Response to: Who Would Die for a Lie?

A whole slew of challenges come from Christians about how believable the evidence for physical resurrection of Jesus.

One of the most common Christian challenges involves asking the question:

"Who would die for a lie?"

See YouTube video of Lee Strobel giving a version of it here:

Essentially, the argument goes: "How can you explain the actions of the disciples -- willing to be killed for their belief that Jesus rose from the dead without recanting -- unless they actually believed that Jesus rose from the dead? Beyond their believing it -- they were in a position to KNOW."

There are so many ways to tear apart this ridiculous argument that choosing the most effective becomes problematic.

A very partial list of problematic considerations:

  1. Who died and how do you know? -- There is no historical record of any disciple dying at all.
  2. Were they killed for proclaiming that Jesus rose from the dead?
  3. Assuming we know that some number of alleged witnesses were killed for proclaiming Jesus rose from the dead, could they have got out of the punishment by recanting that Jesus rose from the dead? If the answer to even this question with all the assumptions being granted is "no" then the proposed argument loses almost all of its steam at this point.
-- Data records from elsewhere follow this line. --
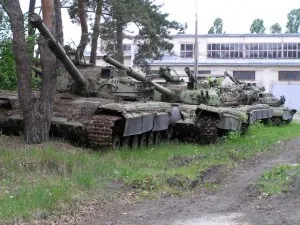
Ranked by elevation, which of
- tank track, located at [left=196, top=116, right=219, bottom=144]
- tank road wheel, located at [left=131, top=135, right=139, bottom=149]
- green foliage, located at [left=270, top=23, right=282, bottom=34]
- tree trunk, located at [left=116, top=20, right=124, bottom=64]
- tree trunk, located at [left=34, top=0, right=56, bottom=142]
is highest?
green foliage, located at [left=270, top=23, right=282, bottom=34]

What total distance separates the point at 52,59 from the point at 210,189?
18.6ft

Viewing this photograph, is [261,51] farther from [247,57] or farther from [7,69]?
[7,69]

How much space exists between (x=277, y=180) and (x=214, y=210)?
6.70ft

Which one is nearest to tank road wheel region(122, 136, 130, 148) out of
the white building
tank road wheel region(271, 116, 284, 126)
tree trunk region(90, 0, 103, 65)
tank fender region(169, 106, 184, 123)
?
tank fender region(169, 106, 184, 123)

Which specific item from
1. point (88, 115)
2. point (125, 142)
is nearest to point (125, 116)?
point (88, 115)

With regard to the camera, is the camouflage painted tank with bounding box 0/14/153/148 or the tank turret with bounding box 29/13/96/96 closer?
the tank turret with bounding box 29/13/96/96

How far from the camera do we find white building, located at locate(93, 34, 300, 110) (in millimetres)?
56688

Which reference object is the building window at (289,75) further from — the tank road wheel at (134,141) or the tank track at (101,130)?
the tank track at (101,130)

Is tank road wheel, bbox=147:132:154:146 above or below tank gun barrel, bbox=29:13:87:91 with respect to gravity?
below

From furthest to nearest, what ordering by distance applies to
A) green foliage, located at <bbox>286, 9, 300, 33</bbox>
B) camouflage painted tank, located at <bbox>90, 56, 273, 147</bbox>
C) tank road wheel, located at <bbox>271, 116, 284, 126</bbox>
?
green foliage, located at <bbox>286, 9, 300, 33</bbox> < tank road wheel, located at <bbox>271, 116, 284, 126</bbox> < camouflage painted tank, located at <bbox>90, 56, 273, 147</bbox>

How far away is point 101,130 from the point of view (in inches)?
507

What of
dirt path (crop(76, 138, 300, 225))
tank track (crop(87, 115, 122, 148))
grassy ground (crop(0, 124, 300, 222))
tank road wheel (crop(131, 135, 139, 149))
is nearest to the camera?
dirt path (crop(76, 138, 300, 225))

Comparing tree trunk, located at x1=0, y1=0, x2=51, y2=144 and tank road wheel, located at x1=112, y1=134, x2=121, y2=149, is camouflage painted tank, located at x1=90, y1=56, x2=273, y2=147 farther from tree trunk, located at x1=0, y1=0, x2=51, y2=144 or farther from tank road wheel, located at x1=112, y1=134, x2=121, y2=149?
tree trunk, located at x1=0, y1=0, x2=51, y2=144

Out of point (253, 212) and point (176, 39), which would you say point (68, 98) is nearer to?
point (253, 212)
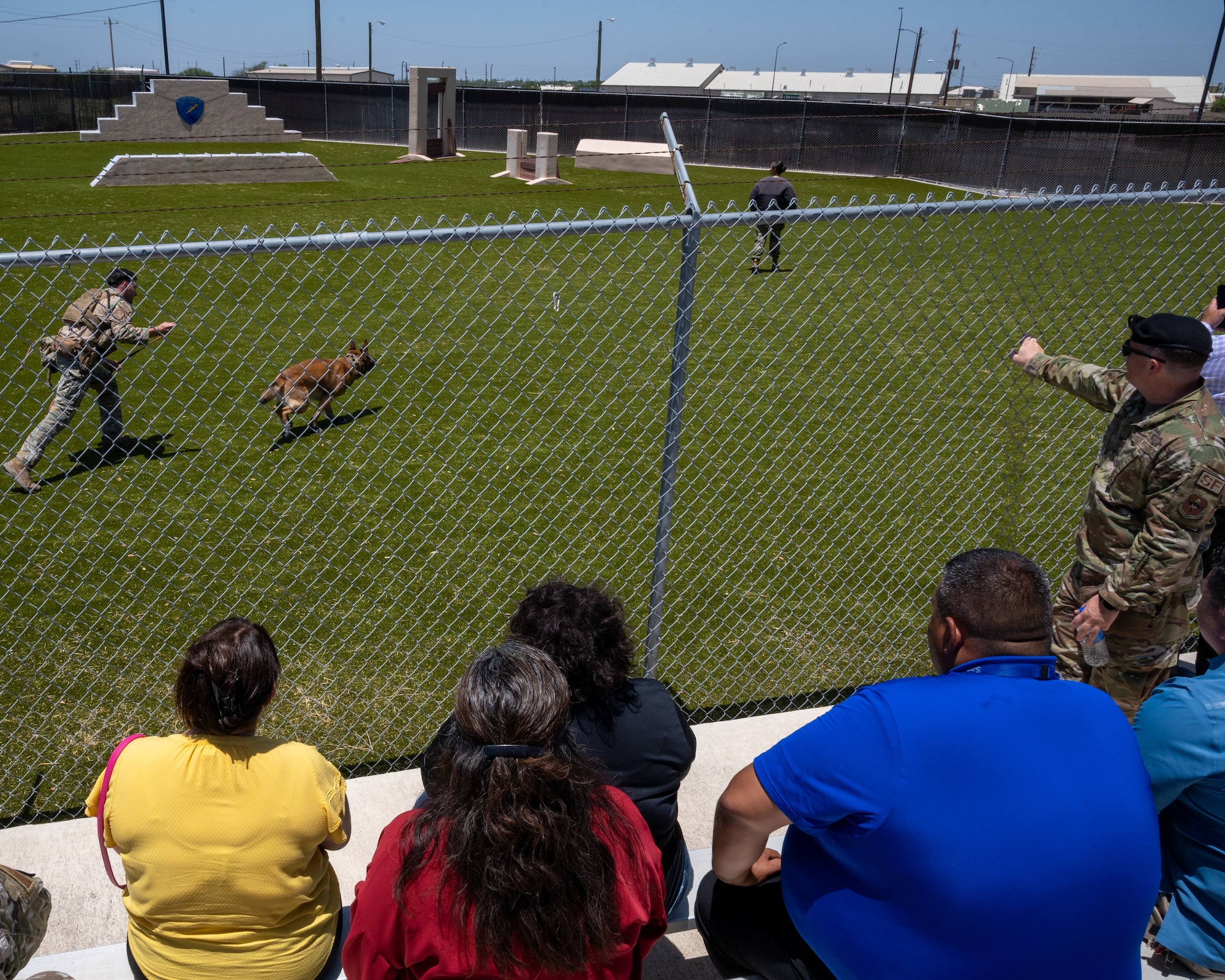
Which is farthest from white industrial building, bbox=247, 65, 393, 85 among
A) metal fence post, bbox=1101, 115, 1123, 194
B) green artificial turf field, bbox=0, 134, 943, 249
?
metal fence post, bbox=1101, 115, 1123, 194

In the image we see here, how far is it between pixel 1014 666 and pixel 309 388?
20.2ft

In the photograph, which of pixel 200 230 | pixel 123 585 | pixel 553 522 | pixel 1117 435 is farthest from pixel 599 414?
pixel 200 230

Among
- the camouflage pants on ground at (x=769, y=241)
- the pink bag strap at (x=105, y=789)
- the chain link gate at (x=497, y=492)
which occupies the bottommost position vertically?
the chain link gate at (x=497, y=492)

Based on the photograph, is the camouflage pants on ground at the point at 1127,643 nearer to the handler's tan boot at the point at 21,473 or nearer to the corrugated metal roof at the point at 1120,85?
the handler's tan boot at the point at 21,473

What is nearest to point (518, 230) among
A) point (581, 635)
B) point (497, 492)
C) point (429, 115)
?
point (581, 635)

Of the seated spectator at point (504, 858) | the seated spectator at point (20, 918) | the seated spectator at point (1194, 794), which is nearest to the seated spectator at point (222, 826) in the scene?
the seated spectator at point (20, 918)

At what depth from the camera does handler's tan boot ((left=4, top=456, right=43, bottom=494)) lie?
605 centimetres

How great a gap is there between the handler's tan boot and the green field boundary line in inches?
131

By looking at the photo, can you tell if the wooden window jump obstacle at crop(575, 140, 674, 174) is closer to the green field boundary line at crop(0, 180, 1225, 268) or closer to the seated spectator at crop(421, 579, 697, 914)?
the green field boundary line at crop(0, 180, 1225, 268)

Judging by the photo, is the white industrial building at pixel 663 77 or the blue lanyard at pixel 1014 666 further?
the white industrial building at pixel 663 77

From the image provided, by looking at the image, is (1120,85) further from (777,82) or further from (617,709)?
(617,709)

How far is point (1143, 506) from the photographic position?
3.33m

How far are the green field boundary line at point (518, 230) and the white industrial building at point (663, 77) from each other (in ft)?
245

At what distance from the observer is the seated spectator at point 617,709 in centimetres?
228
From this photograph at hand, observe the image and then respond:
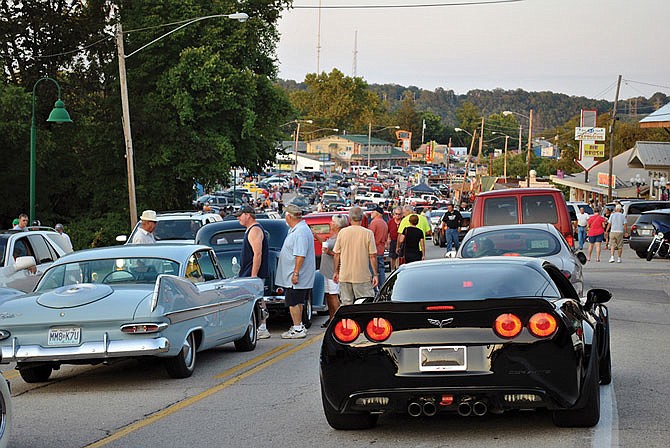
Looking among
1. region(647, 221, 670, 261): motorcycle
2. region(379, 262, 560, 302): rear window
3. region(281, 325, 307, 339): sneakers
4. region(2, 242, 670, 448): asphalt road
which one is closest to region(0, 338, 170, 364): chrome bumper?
region(2, 242, 670, 448): asphalt road

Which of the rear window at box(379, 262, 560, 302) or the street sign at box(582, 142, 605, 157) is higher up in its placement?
the rear window at box(379, 262, 560, 302)

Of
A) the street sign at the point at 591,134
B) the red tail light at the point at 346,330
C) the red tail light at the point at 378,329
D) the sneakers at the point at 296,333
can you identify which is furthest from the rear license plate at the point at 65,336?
the street sign at the point at 591,134

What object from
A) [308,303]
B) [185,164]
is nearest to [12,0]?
[185,164]

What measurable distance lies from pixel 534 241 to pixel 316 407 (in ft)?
24.6

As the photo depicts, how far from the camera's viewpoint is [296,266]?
1445 centimetres

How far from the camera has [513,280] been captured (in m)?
8.41

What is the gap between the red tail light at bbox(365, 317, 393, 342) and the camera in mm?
7645

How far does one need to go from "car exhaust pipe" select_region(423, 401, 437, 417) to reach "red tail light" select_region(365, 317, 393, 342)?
55 centimetres

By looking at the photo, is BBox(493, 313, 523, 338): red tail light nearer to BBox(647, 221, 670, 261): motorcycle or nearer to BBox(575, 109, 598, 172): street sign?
BBox(647, 221, 670, 261): motorcycle

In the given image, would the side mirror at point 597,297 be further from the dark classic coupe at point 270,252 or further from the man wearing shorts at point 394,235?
the man wearing shorts at point 394,235

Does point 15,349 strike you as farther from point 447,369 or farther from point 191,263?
point 447,369

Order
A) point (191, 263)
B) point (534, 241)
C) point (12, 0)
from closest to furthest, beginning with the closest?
1. point (191, 263)
2. point (534, 241)
3. point (12, 0)

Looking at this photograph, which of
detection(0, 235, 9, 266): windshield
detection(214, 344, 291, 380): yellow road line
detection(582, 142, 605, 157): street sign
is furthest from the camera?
detection(582, 142, 605, 157): street sign

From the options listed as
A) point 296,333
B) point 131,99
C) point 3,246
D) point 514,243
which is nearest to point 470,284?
point 296,333
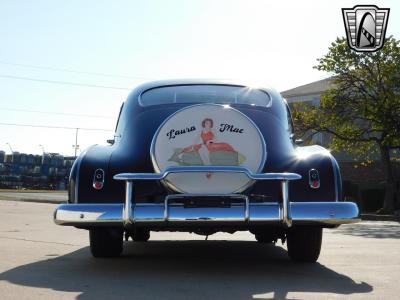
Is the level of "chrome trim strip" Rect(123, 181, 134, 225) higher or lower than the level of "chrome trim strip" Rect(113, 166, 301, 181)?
lower

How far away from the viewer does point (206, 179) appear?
16.6ft

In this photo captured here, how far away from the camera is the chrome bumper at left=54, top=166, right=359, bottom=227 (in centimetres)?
483

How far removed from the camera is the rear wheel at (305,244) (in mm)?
5883

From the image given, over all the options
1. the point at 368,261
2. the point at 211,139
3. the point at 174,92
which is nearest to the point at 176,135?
the point at 211,139

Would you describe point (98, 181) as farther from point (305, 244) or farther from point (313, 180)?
point (305, 244)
However, instead of those, consider confronting such an argument with the following approach:

Say: Now let's also assume that the people who wrote the Gospel accounts and the various letters of the New Testament also believe them to be an accurate account of what occurred. Heck, let's also say that the witnessable events that they describe occurred as written. How could I possibly explain things given all this?

Then Ask: Is a supernatural explanation allowed in order to explain the claims of Jesus' disciples that they witnessed him resurrected and the 500 people that Paul talked to?

If no: then the person you are talking to isn't a Christian.  Simply explain that one cannot embrace the supernatural in his/her version and forbid others from using it in their explanations.

If yes: Propose the following situation:

The disciples were possessed by spirits who claimed that Jesus was resurrected.

Why it is an acceptable explanation:

There is some dispute in Jerusalem over whether Jesus rose from the dead.  Apparently, the people who condemned Jesus to death, and had Him killed, were completely unconvinced that Jesus ever came back to life. For example, the Sanhedrin remains Jewish (as opposed to Christian) and the ruling Roman authorities remain pagan. Additionally, the tomb guards (that only Matthew mentions), who are supposed to have been physically present for the "emptying of tomb," maintained that Jesus didn't come back to life, either.

However, the New Testament frequently mentions that demon possession is a common problem that apparently no person ever disputed in the day and age in question.

In fact, the Gospels record Jesus driving out demons more than any other activity.

Tactic: The Bear-hug embrace.

Oftentimes, non-believers will try to convince the person he is arguing with that there is no reason to believe that any supernatural event occurred. He will eventually run into a believer that absolutely cannot imagine a non-supernatural explanation for events that he thinks occurred.  The bear-hug embrace is similar to the tactic where you accept a false premise for the sake of argument because it still leads to a defeat.

Christians rarely realize the very real problem that arises for them once "supernatural explanations" are on the table.

Challenge to this argument from Christians:

Why would demons drive out other demons? That proves that Jesus was against the demons, and therefore not Satan.

Response:

Awesome, you just admitted that all that Satan would have to do to convince you that He is God-incarnate is to demonstrate power over other demons. Think about that sentence for a minute before deciding if you want to continue arguing down that path.

Challenge to this argument from Christians:

Why would demons falsely proclaim this and promote God?

Response:

Asking for human motivations for demons' actions exposes a rather silly bias.

This challenge assumes what the Christians wants to believe. Because I am feeling generous, I'll give just one of an infinite list of possible motivations that such spirits: they are mischievous tricksters that enjoyed messing with humans.

Challenge to this argument from Christians:

You can't give a possible supernatural explanation if you don't believe in the supernatural explanation itself!

Response:

I am meeting the Christian on turf that he himself defines.  He wants to live in a world of demon possession and exorcisms; a world where angels proclaim messages to shepherds and disciples. Fine, he can try to live in that world, but he had better not try to simultaneously argue that spirit possession is not a likely explanation for, well, anything.

The main point of this argument is that a Christian cannot simultaneously claim to live in a world of demon possession and exorcisms; a world where angels proclaim messages to shepherds and disciples -- and a world where naturalistic explanations are the only available ones to explain the behavior of people.